▶ _Yönerge_: "Out of the bright" ifadesinin geçtiği satırdan listenin sonuna kadar, her iki uç dahil, olan satırları "viewer" yerine "camera" koyarak yeniden yazın; başka hiçbir şeyi değiştirmeyin.
##### Alıştırma Malzemesi
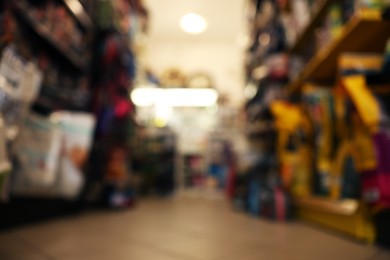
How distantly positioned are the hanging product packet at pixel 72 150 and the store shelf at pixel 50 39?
13.9 inches

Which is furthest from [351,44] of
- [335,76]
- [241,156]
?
[241,156]

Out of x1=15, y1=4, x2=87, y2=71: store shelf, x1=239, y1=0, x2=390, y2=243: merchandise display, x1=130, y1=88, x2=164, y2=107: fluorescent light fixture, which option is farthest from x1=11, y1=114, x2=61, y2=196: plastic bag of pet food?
x1=130, y1=88, x2=164, y2=107: fluorescent light fixture

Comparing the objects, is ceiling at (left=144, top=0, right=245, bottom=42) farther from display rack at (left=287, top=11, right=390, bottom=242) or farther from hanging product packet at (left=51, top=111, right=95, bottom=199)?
hanging product packet at (left=51, top=111, right=95, bottom=199)

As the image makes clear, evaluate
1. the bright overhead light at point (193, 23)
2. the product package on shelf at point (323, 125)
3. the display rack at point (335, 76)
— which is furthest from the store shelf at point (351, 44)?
the bright overhead light at point (193, 23)

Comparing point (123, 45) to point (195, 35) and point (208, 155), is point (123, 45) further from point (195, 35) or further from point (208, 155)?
point (195, 35)

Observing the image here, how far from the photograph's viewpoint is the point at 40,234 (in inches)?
43.7

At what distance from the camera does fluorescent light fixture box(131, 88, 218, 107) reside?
209 inches

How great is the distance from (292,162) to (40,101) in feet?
4.88

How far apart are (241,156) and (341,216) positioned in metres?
1.79

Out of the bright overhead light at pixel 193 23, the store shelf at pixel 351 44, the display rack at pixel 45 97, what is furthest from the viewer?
the bright overhead light at pixel 193 23

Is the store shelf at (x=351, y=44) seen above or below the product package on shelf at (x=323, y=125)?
above

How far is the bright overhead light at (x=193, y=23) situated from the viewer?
15.3 ft

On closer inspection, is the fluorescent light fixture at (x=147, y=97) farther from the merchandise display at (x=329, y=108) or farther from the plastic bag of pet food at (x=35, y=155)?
the plastic bag of pet food at (x=35, y=155)

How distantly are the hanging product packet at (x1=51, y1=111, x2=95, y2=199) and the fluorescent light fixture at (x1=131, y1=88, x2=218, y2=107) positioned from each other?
12.5ft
##########
▶ _Cevap_:
Out of the bright overhead light at pixel 193 23, the store shelf at pixel 351 44, the display rack at pixel 45 97, what is furthest from the camera?
the bright overhead light at pixel 193 23

Is the store shelf at (x=351, y=44) seen above or below the product package on shelf at (x=323, y=125)?
above

How far is the bright overhead light at (x=193, y=23) situated from the camera?
15.3 ft

On closer inspection, is the fluorescent light fixture at (x=147, y=97) farther from the merchandise display at (x=329, y=108) or farther from the plastic bag of pet food at (x=35, y=155)?
the plastic bag of pet food at (x=35, y=155)

How distantly are the hanging product packet at (x1=51, y1=111, x2=95, y2=199) and the fluorescent light fixture at (x1=131, y1=88, x2=218, y2=107) positioned from each other?
12.5ft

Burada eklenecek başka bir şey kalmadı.